Investigation Protocol for Primary Aldosteronism
The investigation for primary aldosteronism should begin with plasma aldosterone-to-renin activity ratio (ARR) as the first-line screening test, followed by confirmatory testing and subtype evaluation to guide treatment decisions. 1
Who to Screen
Screen for primary aldosteronism in patients with:
- Resistant hypertension (poor control on ≥3 antihypertensive medications)
- Hypertension with spontaneous or diuretic-induced hypokalemia
- Hypertension with adrenal incidentaloma
- Early-onset hypertension or family history of early-onset hypertension 1
Important: Do not rule out primary aldosteronism based on normal potassium levels, as hypokalemia is absent in the majority of cases (present in only 9-37% of patients) 1
Diagnostic Algorithm
Step 1: Screening with ARR
- Measure morning (preferably 8-10 AM) plasma aldosterone concentration (PAC) and plasma renin activity (PRA) 1, 2
- Positive ARR defined as ≥30 when PAC is reported in ng/dL and PRA in ng/mL/h, with PAC at least 10 ng/dL 1
- Optimal testing conditions:
- Patient seated for 5-15 minutes
- Normal potassium levels
- Morning measurement 1
Clinical Pearl: ARR can be measured without discontinuing antihypertensive medications in most cases, which is more convenient and safer for patients 3. However, if possible, medications that significantly affect the ARR (such as spironolactone, eplerenone, and high-dose beta-blockers) should be withdrawn.
Step 2: Confirmatory Testing
If ARR is positive, confirm with one of these tests:
- Intravenous saline suppression test
- Oral salt loading test
- Fludrocortisone suppression test 1
These tests confirm autonomous aldosterone production that fails to suppress with volume expansion.
Step 3: Subtype Evaluation
Once primary aldosteronism is confirmed, determine the subtype:
Imaging:
- Non-contrast CT scan of adrenal glands as first-line imaging
- MRI as an alternative if CT is contraindicated or results are indeterminate 1
Adrenal Venous Sampling (AVS):
- Gold standard for distinguishing between unilateral and bilateral aldosterone production
- Recommended prior to adrenalectomy, particularly in:
- Patients >40 years old
- Normal-appearing adrenal glands on imaging
- Discordance between biochemical and imaging results 1
Treatment Based on Subtype
Unilateral disease (aldosterone-producing adenoma or unilateral hyperplasia):
- Laparoscopic adrenalectomy is treatment of choice
- Improves blood pressure in virtually 100% of patients
- Achieves complete cure of hypertension in approximately 50% 1
Bilateral disease (idiopathic bilateral hyperplasia):
- Medical therapy with mineralocorticoid receptor antagonists (spironolactone or eplerenone)

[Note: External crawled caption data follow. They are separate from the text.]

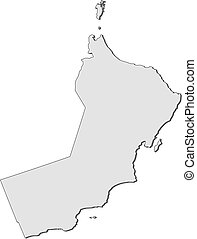 Map - Oman - Map of Oman, filled in gray.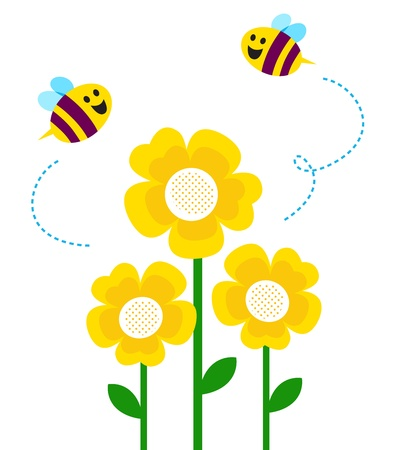 with pollen: Bees and yellow flowers. Vector cartoon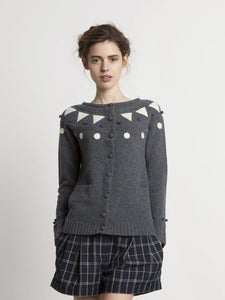 Image of Felt Appliqué Shetland Cardigan - Grey<br>- was £229 -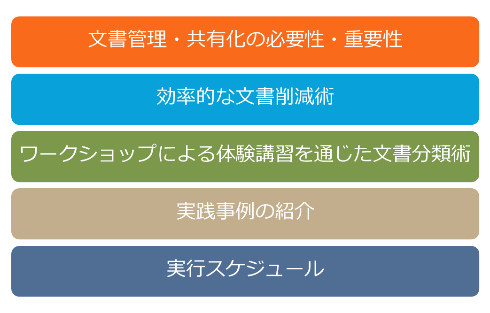 文書管理・共有化の必要性・重要性 効率的な文書削減術 ワークショップによる体験講習を通じた文書分類術 実践事例の紹介 実行スケジュール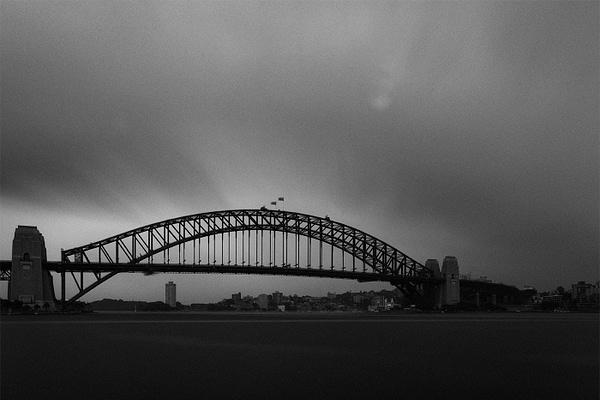 Sydney-Storm-Two
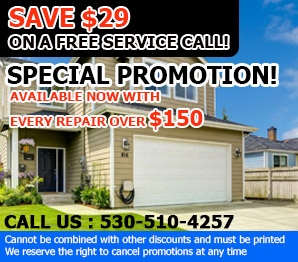 Garage Door Repair Newcastle Ca 530 510 4257 Same Day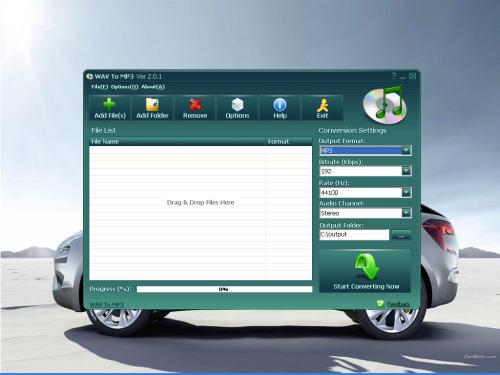 Capture d'écran WAV To MP3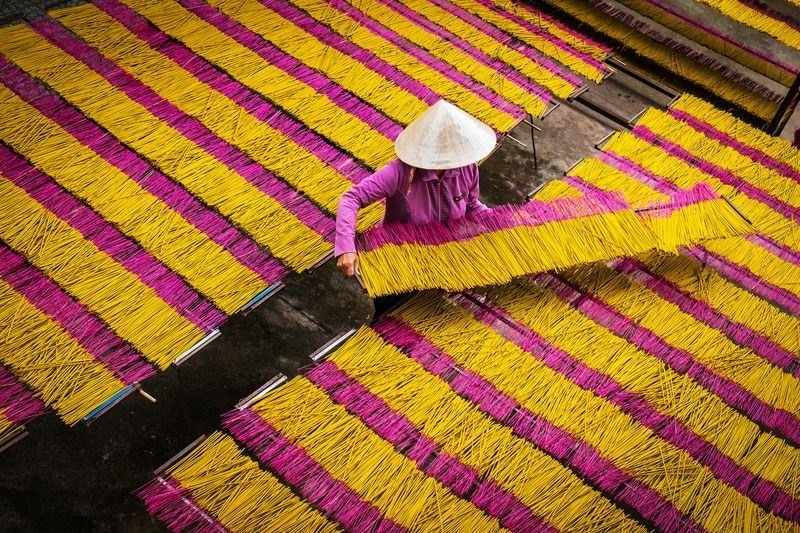 Làng nghề làm hương ở Tây Ninh lọt tốp ảnh đẹp nhất tuần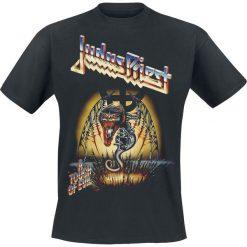 T-shirty męskie: Judas Priest A Touch Of Evil T-Shirt czarny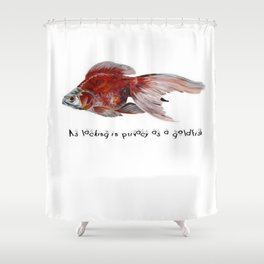 As Lacking In Privacy As A Goldfish Shower Curtain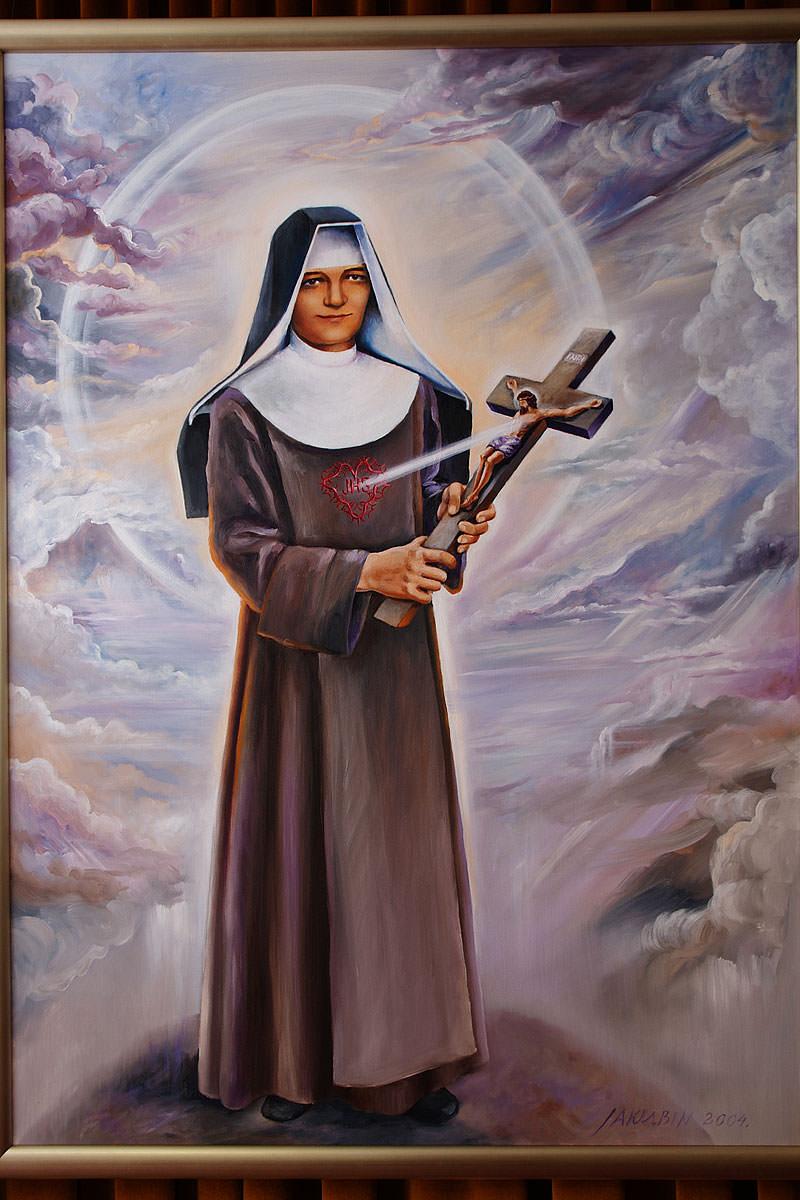 Bl. Mother Maria Teresa of St. Joseph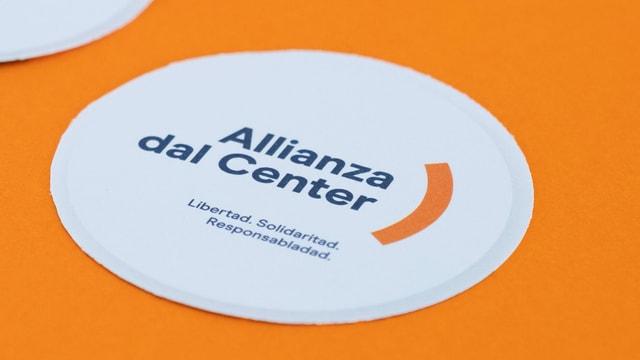 Allianza dal Center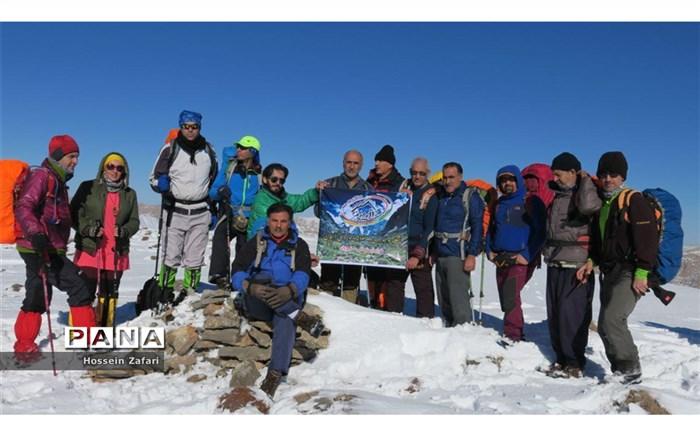 صعود به قله سنجر بیگ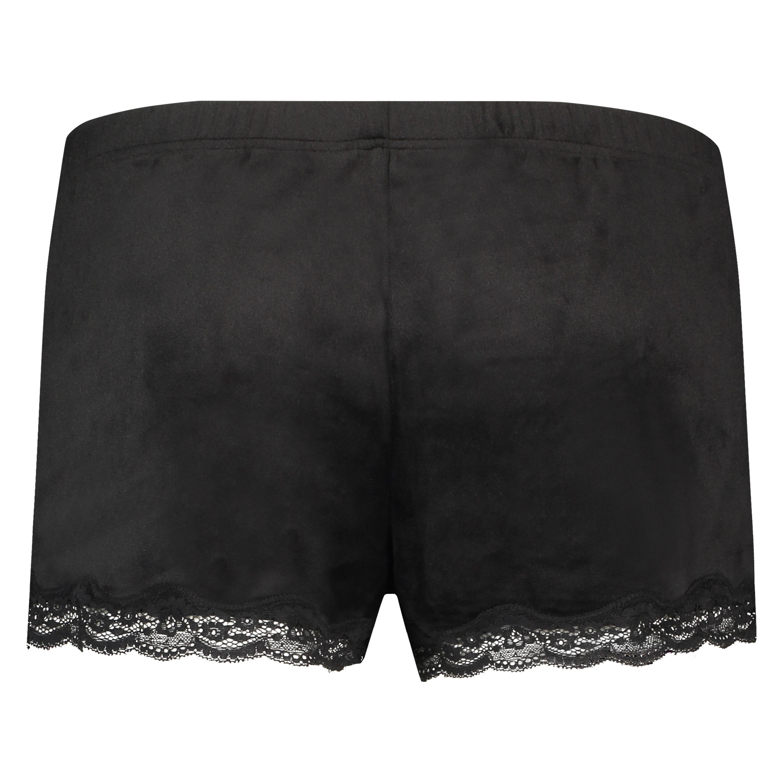 Shorts velour Lace, sort, main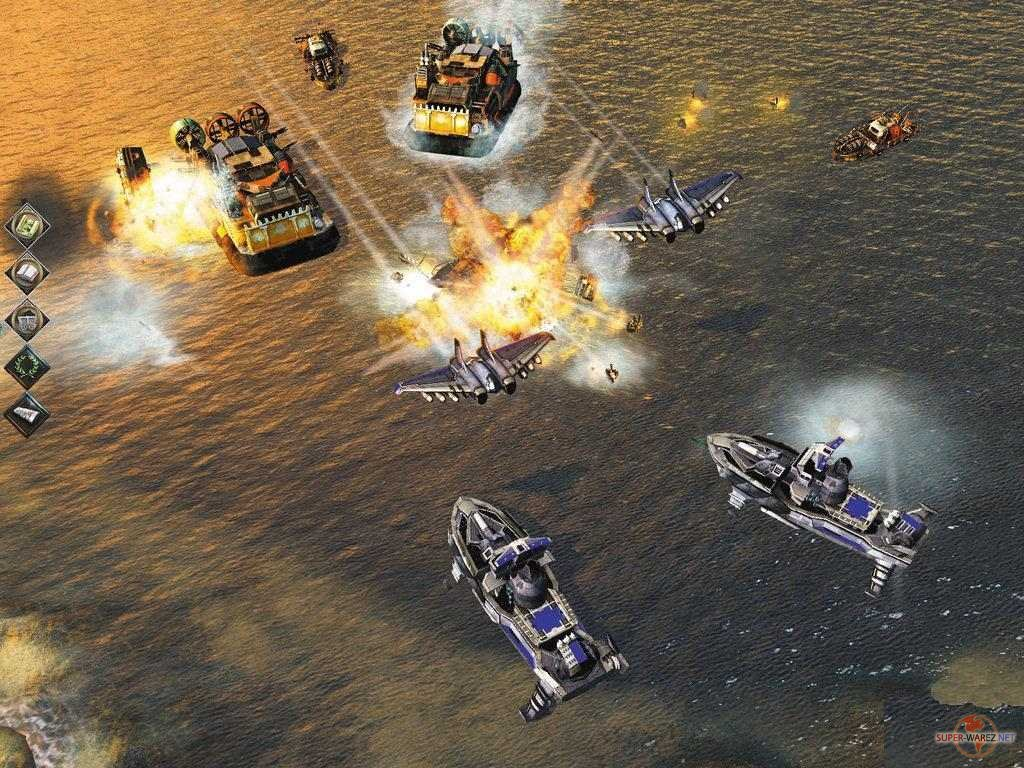 Empire Earth Antology (2003-2007/RUS/ENG/Lossless RePack by REXE) .
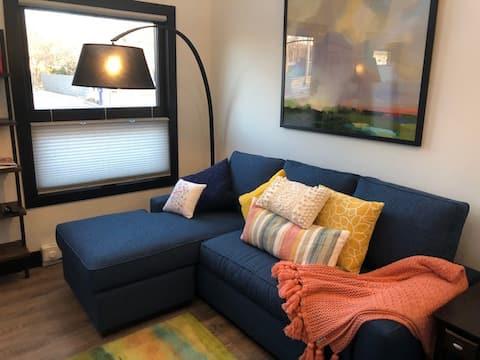 5 Star 🌠 New Loft Condo Near Downtown. Immaculate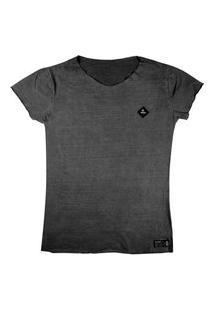 T-Shirt Wss Estonada Diamond Feminina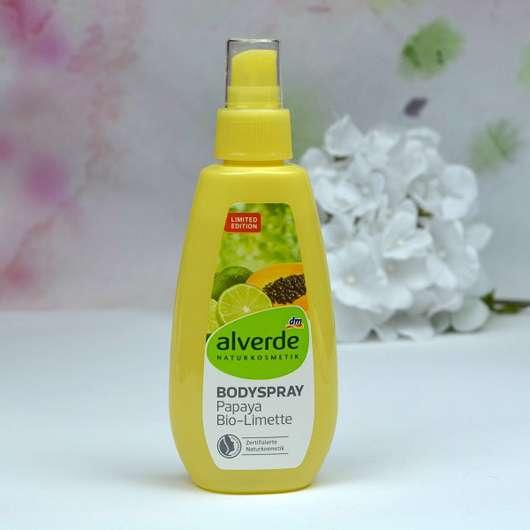 alverde Bodyspray Papaya Bio-Limette (LE)
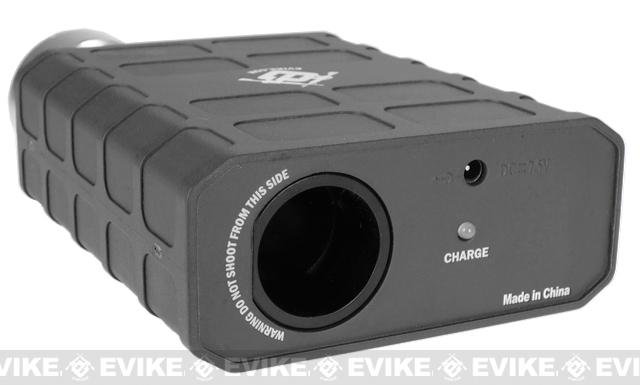 Evike.com Advanced Compact Airsoft Computer Chronograph II (Black)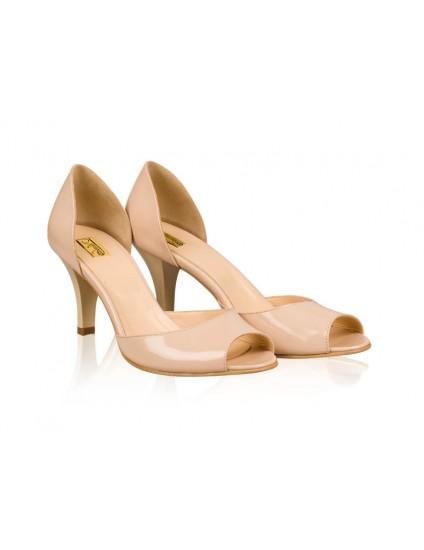 Sandale dama piele N14 - Orice culoare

- Monitor for hyperkalemia, especially in patients with reduced renal function 1
Common Pitfalls to Avoid
Misinterpreting normal potassium: Primary aldosteronism is present in 5-13% of all hypertensive patients, but most are normokalemic 1, 4
Skipping confirmatory testing: A positive ARR alone is not diagnostic and must be followed by confirmation of autonomous aldosterone production 2
Relying solely on imaging: CT/MRI can miss small adenomas or show non-functioning incidentalomas; AVS is crucial for accurate subtype determination before surgery 1
Inadequate follow-up: After treatment initiation, regular monitoring of blood pressure, serum potassium, and renal function is essential 1
By following this systematic approach to investigating primary aldosteronism, clinicians can accurately diagnose this common but often overlooked cause of secondary hypertension, leading to appropriate treatment and reduction in cardiovascular morbidity and mortality.